Yay! New camera!

Canon SD750

Now to learn how to use this thing properly.  ISO?  What?

3 Responses to “Yay! New camera!”


  1. Gravatar Icon 1 Alex S. Leung

    Check out a couple short tutorials here:
    http://digital-photography-school.com/blog/iso-settings/
    and this one too.

    Basically, ISO measures the sensitivity of the image sensor.

  2. Gravatar Icon 2 hoimin

    ISO refers to the light capture speed.
    the higher the ISO level, the longer the shutter stays open, the more light gets captured.

    adjust ISO levels depending on your lighting situation. in dark settings, you usually need to crank up the ISO. however, if you have shaky hands like me, these photos end up being blurry because the shutter is open long enough to detect the minute movements. newer cameras have shake-correction.

    basically, ISO is nothing to worry about on a regular basis. just set it to automatic, unless you want a specific effect (graininess).

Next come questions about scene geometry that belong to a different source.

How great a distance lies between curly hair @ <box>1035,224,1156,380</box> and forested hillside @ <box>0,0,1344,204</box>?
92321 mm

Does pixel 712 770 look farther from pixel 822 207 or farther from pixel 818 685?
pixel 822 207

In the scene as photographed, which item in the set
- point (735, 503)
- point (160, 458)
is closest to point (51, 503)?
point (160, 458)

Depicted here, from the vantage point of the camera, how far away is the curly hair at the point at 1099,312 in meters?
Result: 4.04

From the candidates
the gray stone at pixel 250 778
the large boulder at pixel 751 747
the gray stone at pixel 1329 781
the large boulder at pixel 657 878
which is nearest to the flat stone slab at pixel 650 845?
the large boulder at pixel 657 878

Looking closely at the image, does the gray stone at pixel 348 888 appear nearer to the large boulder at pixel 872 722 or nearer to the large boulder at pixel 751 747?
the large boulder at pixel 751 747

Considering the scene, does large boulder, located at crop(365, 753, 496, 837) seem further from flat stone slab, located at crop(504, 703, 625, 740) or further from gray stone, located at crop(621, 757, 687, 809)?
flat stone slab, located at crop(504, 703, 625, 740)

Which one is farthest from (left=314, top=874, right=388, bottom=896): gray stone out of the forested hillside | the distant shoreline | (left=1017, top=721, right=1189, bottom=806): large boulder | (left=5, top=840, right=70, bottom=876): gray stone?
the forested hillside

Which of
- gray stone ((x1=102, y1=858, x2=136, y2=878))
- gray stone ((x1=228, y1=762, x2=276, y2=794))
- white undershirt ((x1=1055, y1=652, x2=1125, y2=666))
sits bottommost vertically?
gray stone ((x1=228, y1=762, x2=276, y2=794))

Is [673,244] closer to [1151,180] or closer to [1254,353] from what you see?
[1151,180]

  3. Gravatar Icon 3 Alex S. Leung

    Jack, you should check your Admin/Comments section more often. My prev comment got held back coz it was flagged as possible spam (too many links in my comment)!

    To correct Herm, ISO has nothing to do with shutter speed. It is the sensitive of the light sensor. (Tho, since your camera is basically all auto, the sensor/chip in your camera automatically adjusts aperture/shutter for you. Using the scene modes controls aperture/shutter somewhat)

    In bright outdoors, you only need ISO 50-100. Any more, your photos will be washed out, because the sensor is too sensitive to light & captures too much of it.

    In dark situations, you may want ISO 200+. Since you cannot control shutter speed or aperture, the only way to get a clear photo of ppl in low-light is by increasing the sensitive of the sensor, increasing the ISO. The downside is grainyness, yes.

    HOWEVER, many of today’s new sensors in the latest digital camera’s can sustain very high ISOs with little grainyness. Modern Nikon or Canon DSLRs can go upto ISO 1600 or 3200, with much less grainyness than before. Your camera (with the 3rd generation Canon sensor) should be less susceptible to the effects of high ISO, but still, it is not possible to eradicate.

    Your camera is the SD750 though.. not the older SD630!